Presos desde novembro de 2015 em unidade prisional da PM em Niterói, os agentes alvejaram o carro em que as vítimas estavam. Carlos Eduardo, que estava sentado atrás do motorista, foi atingido por 11 tiros de fuzil nas costas. Segundo o pai, o rapaz, que havia passado para o 3º ano do ensino médio, sonhava em ser oficial da Marinha.

A família de Carlos Eduardo criou a página Basta RJ no Facebook em que denuncia casos de violência policial no Rio de Janeiro. A terceira audiência do caso está marcada para o dia 4 de julho. Parentes e amigos organizam um ato, às 13h, na porta do Tribunal de Justiça.


Os policiais Thiago Resende Viana Barbosa e Antônio Carlos Gonçalves Filho, o sargento Márcio Darcy Alves dos Santos e o cabo Fabio Pizza Oliveira da Silva foram acusados pelo Ministério Público por cinco homicídios qualificados, duas tentativa de homicídios qualificados, fraude processual modificando a cena do crime e posse de arma com numeração adulterada. Eles eram lotados no 41º BPM (Irajá).

O pedido de liberdade foi feito pelo advogado de Fábio Pizza e, aceito pelo ministro Nefi Cordeiro, estendido aos demais réus. Antonio Carlos Gonçalves Filho, Thiago Resende Viana Barbosa e Marcio Darcy Alves dos Santos estavam presos em flagrante desde a chacina. Fabio Pizza Oliveira da Silva já havia sido beneficiado por um habeas corpus concedido pelo STJ em abril.


Relembre o caso

Wilton Esteves Domingos Júnior, de 20 anos, Carlos Eduardo Silva de Souza, de 16 anos, Wesley Castro Rodrigues, de 25 anos, Roberto Silva de Souza, de 16 anos, e Cleiton Corrêa de Souza, de 18 anos foram mortos após terem o carro alvejado pelos policiais, quando voltavam do Parque de Madureira, zona norte, em 28 de novembro.


Em depoimento à época do crime, uma testemunha afirmou que os policiais sorriram após o fuzilamento.

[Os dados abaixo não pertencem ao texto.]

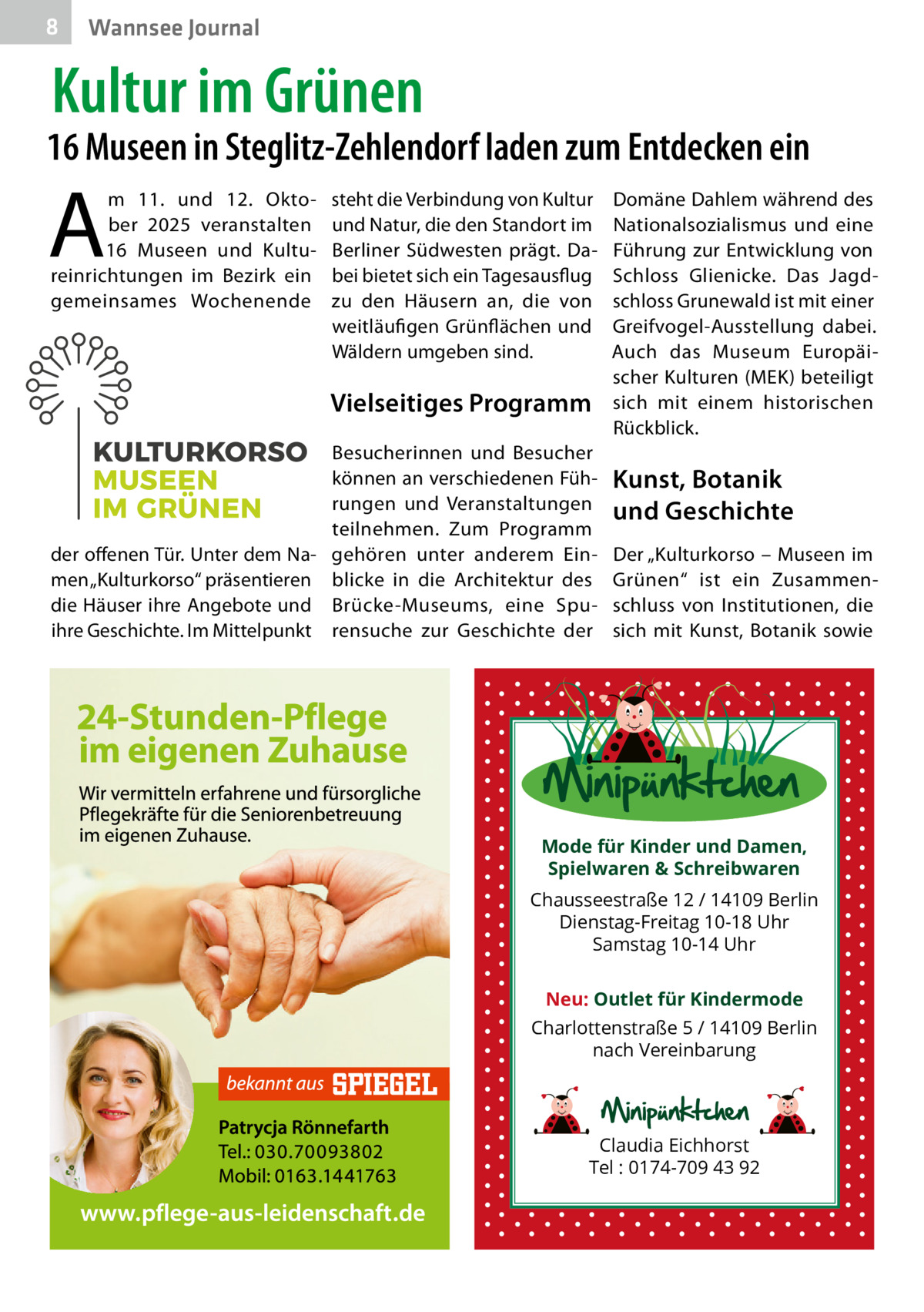 8  Wannsee Journal  Kultur im Grünen  16 Museen in Steglitz-Zehlendorf laden zum Entdecken ein  A  m 11. und 12.  Oktober 2025 veranstalten 16  Museen und Kultureinrichtungen im Bezirk ein gemeinsames Wochenende  steht die Verbindung von Kultur und Natur, die den Standort im Berliner Südwesten prägt. Dabei bietet sich ein Tagesausflug zu den Häusern an, die von weitläufigen Grünflächen und Wäldern umgeben sind.  Vielseitiges Programm Besucherinnen und Besucher können an verschiedenen Führungen und Veranstaltungen teilnehmen. Zum Programm der offenen Tür. Unter dem Na- gehören unter anderem Einmen „Kulturkorso“ präsentieren blicke in die Architektur des die Häuser ihre Angebote und Brücke-Museums, eine Spuihre Geschichte. Im Mittelpunkt rensuche zur Geschichte der  Domäne Dahlem während des Nationalsozialismus und eine Führung zur Entwicklung von Schloss Glienicke. Das Jagdschloss Grunewald ist mit einer Greifvogel-Ausstellung dabei. Auch das Museum Europäischer Kulturen (MEK) beteiligt sich mit einem historischen Rückblick.  Kunst, Botanik und Geschichte Der „Kulturkorso – Museen im Grünen“ ist ein Zusammenschluss von Institutionen, die sich mit Kunst, Botanik sowie  Mode für Kinder und Damen, Spielwaren & Schreibwaren Chausseestraße 12 / 14109 Berlin Dienstag-Freitag 10-18 Uhr Samstag 10-14 Uhr Neu: Outlet für Kindermode Charlottenstraße 5 / 14109 Berlin nach Vereinbarung  Claudia Eichhorst Tel : 0174-709 43 92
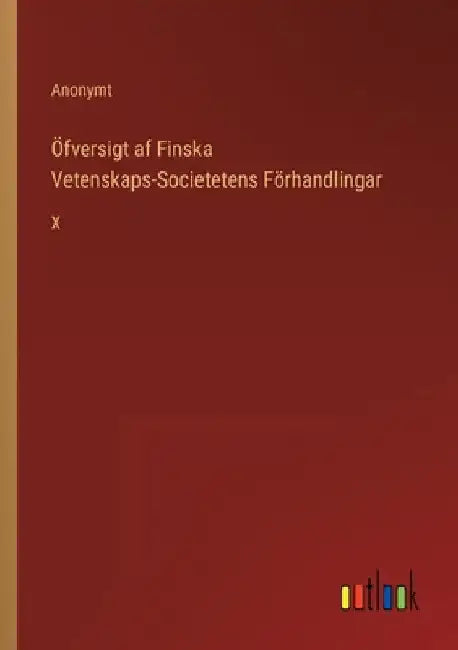 Öfversigt af Finska Vetenskaps-Societetens Förhandlingar: X by Anonymt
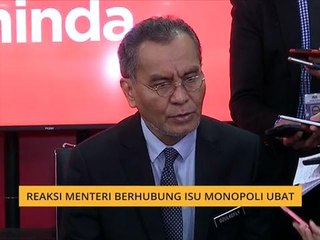 Reaksi menteri berhubung isu monopoli ubat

A testemunha afirmou aos investigadores, em depoimento, que conhecia os jovens e que nenhum deles estava armado.

De acordo com a testemunha, Junior, que dirigia o Palio branco em que os jovens estavam, obedeceu a ordem de parada dos PMs. Após encostar o carro, os jovens teriam erguido os braços, sendo que um deles chegou a tirar o corpo para fora da janela com as mãos para cima.

Segundo o diretor do ICCE (Instituto de Criminalística Carlos Éboli), Sérgio William, nenhum disparo partiu do Palio branco onde estavam os jovens.

— Não foram encontrados vestígios, nada que indique que houve disparo de dentro para fora do veículo [em que estavam os jovens].